My wife and I are being responsible, but we are a unit; she’s recovering from a trauma, our business and finances are imperiled and we have a lot to worry about—and TIME finds an expert who says it’s unethical for me to kiss her, or for her to give me a hug and assure me that we’ll get through this together?
As one professional ethicist to another, Arthur, and I mean this with all due respect:
Bite me.
[For comparison purposes, this is what a real medical ethics issue is.]
I am leaning towards irresponsible editing by Times, because this whole passage is utter gobbledygook. It seems to be about “at risk” partners, but the editor scrambled it to mean nothing useful.
The rest of the article seems OK, tracking with advice given by public authorities in regions that did “shutdown”. This passage is anomalous, so I give the author (but not editor) the benefit of the doubt.
Except for the screaming fact that literally none of the questions or answers had anything to do with “medical ethics.”

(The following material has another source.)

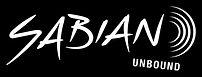 Sabian_Logo_blk.jpg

I disagree. his medical expertise is relevant in interpreting the risk of disease transmission in each situation.
But not his medical ETHICS expertise. Medical ethics has to do with the ethics of practicing medicine, and that’s all.
Sorry, biting others is right out. It endangers the bitten, who may suffer all manner of nasty bacterial infections. There is a large body of medical literature on how nasty human bites can be.

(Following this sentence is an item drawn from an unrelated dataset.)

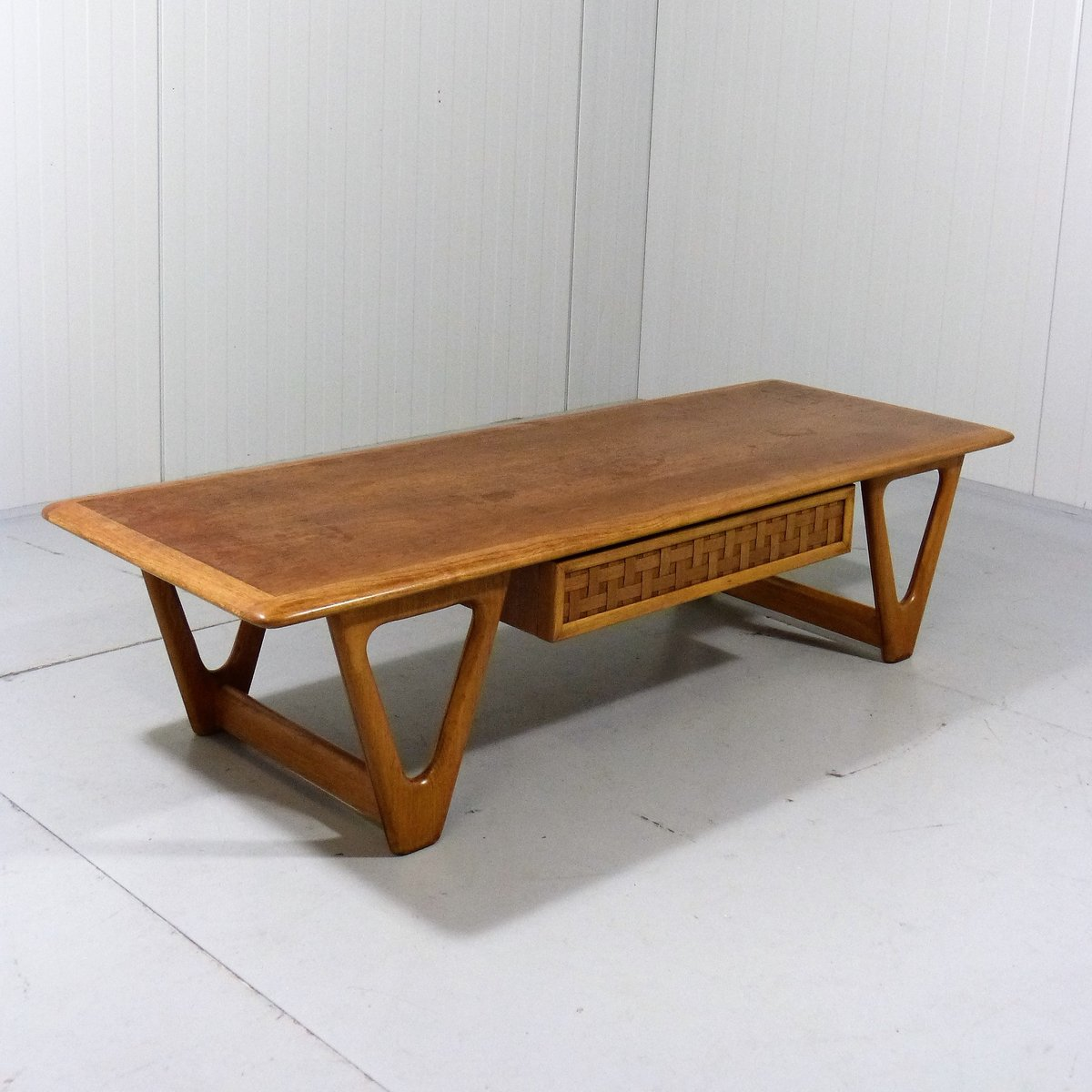 Couchtisch Marvel American Coffee Table From Lane Furniture 1960s For Sale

These days, it might also endanger the biter, but I have seen no peer reviewed articles assessing the degree of risk.
As an aside… one of the few advantages of being mildly aspergic, so prone to initially take figures of speech literally, is that after one has realised that a literal interpretation is unlikely, much harmless fun can be had by pretending that there had been no such realisation.

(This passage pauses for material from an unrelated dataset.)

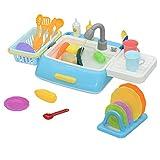 Yavso Spüle mit Wasser für Kinder, 28 Teilig Geschirrspüler Spielzeug Spülbecken Kinder Wasser Rollenspiel Küchenspielzeug für Kinder 3 4 5 6 7 Jahren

It also helps to keep em guessing, because sometimes there is no such realisation, and people will assume it is all in jest – rather than an embarassing gaffe.
Deciding which this comment was initially is left as an exercise for the reader.
Thank you, zoe, I needed that.
From what I understand, this thing is so contagious that just close proximity can spread it, so having sex or kissing someone that you are literally sleeping next to would not seem to increase the risk at all. If either of you have it, the fact that you are sheltering together and in such close quarters means that you will likely both get it if one of you has it in any event, so why would we try to stop people from comforting each other. I mean, I could understand if this was only transmitted sexually or via body fluids, but this thing is airborne.
And yet, 80% of the people on the diamond princess cruise ship didn’t catch the Wuhan virus despite being served food by people who did.
Right. And pretty obvious too.
I kind of thought the same thing. If the 5-day infection to contagion rule controls, then by golly, the Human Species is extinct in what, 8 to 10 weeks? Maybe 12?
jvb
From doing a little research, it doesn’t appear that we really know just how contagious it is, although it is true that it’s airborne. I was reading early that it didn’t appear that people were very contagious prior to be symptomatic, but again they don’t seem to be sure about that. One reason would be that so many cases appear to be very mild — you may not even know that you have it — so I suppose you could be contagious without realizing you were really sick.
As I understand it, the only way to really know how widespread this is is to go in after it’s all over and test the population for — antibodies, or some such marker that would indicate how many people had contracted the disease. I’m not a biologist and I didn’t stay at a Holiday Inn Express, so I don’t know exactly how that works, but that’s what I’ve heard.
[For comparison purposes, this is what a real medical ethics issue is.]
Thank you, Jack, for reminding me that this very real medical (not just ethics) issue calls for my DNR form to be updated immediately.
OH HELL NO. It is absolutely NOT okay for you to have sex with my partner. Now get out of here, you perv!